Required task =
Print the entries below word for word; the pictures stay out of your copy.

────

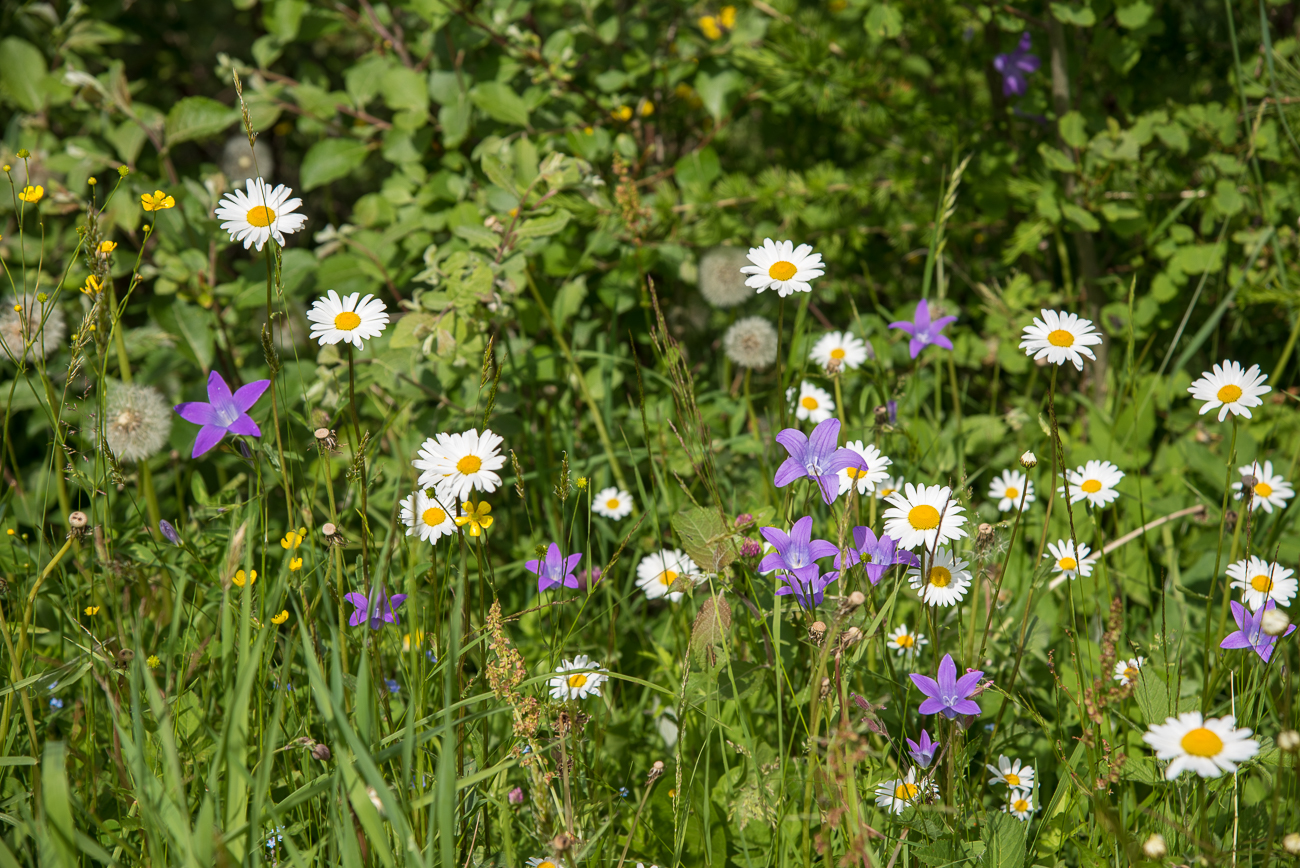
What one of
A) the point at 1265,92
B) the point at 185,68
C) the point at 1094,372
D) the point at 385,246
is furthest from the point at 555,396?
the point at 185,68

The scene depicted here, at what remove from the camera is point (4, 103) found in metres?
3.02

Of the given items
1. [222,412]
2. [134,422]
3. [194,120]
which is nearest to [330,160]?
[194,120]

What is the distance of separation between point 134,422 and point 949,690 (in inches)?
64.0

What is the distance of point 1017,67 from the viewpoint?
238 centimetres

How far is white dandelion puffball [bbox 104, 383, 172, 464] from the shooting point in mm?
1871

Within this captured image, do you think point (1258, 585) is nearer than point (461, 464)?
No

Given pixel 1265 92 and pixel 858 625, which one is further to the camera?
pixel 1265 92

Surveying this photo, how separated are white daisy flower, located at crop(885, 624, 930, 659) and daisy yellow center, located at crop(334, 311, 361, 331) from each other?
0.94m

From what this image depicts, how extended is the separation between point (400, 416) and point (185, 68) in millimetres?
1936

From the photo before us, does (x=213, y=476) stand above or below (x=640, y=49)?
below

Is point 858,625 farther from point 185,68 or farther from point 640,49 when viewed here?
point 185,68

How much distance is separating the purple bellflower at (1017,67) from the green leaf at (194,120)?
1.93 metres

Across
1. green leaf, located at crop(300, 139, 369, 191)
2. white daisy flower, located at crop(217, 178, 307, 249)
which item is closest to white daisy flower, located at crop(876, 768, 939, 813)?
white daisy flower, located at crop(217, 178, 307, 249)

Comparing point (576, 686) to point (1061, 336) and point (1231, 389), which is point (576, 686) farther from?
point (1231, 389)
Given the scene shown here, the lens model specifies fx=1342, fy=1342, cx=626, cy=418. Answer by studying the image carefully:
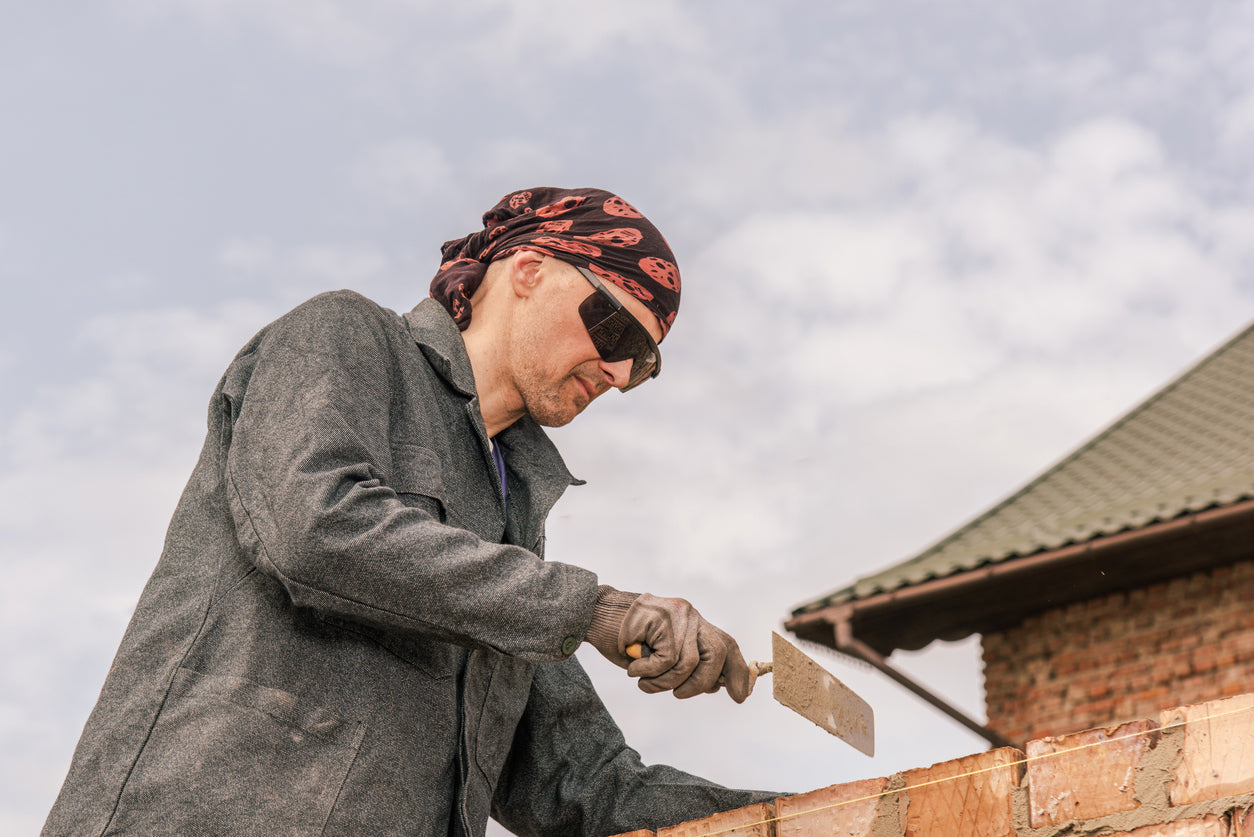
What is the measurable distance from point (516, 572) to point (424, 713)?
0.36 metres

────

Full answer =
What one of
A) the point at 1265,92
B) the point at 185,68
C) the point at 1094,372
D) the point at 385,246
is furthest from the point at 555,396?
the point at 185,68

The scene depicted here, at what remove from the camera is point (4, 103) found in metres?
3.02

Of the given items
1. [222,412]
2. [134,422]
3. [194,120]
which is nearest to [330,160]?
[194,120]

What is the distance of separation between point 134,422 and point 949,690 (in inches)?
64.0

What is the distance of point 1017,67 from the viewpoint?
238 centimetres

How far is white dandelion puffball [bbox 104, 383, 172, 464] from the shooting point in mm?
1871

Within this captured image, do you think point (1258, 585) is nearer than point (461, 464)?
No

Given pixel 1265 92 and pixel 858 625, which one is further to the camera?
pixel 1265 92

Surveying this photo, how separated are white daisy flower, located at crop(885, 624, 930, 659) and daisy yellow center, located at crop(334, 311, 361, 331) from each other?
0.94m

From what this image depicts, how extended is the separation between point (400, 416) and point (185, 68) in millimetres?
1936

From the photo before us, does (x=213, y=476) stand above or below (x=640, y=49)?
below

Is point 858,625 farther from point 185,68 or farther from point 640,49 when viewed here?
point 185,68

How much distance is separating the purple bellflower at (1017,67) from the green leaf at (194,120)?
1.93 metres

Across
1. green leaf, located at crop(300, 139, 369, 191)
2. white daisy flower, located at crop(217, 178, 307, 249)
which item is closest to white daisy flower, located at crop(876, 768, 939, 813)?
white daisy flower, located at crop(217, 178, 307, 249)

Comparing point (576, 686) to point (1061, 336) and point (1231, 389), which is point (576, 686) farther from?
point (1231, 389)
Given the scene shown here, the lens model specifies fx=1342, fy=1342, cx=626, cy=418. Answer by studying the image carefully:
What is the measurable distance from point (516, 572) to point (424, 713)?
0.36 metres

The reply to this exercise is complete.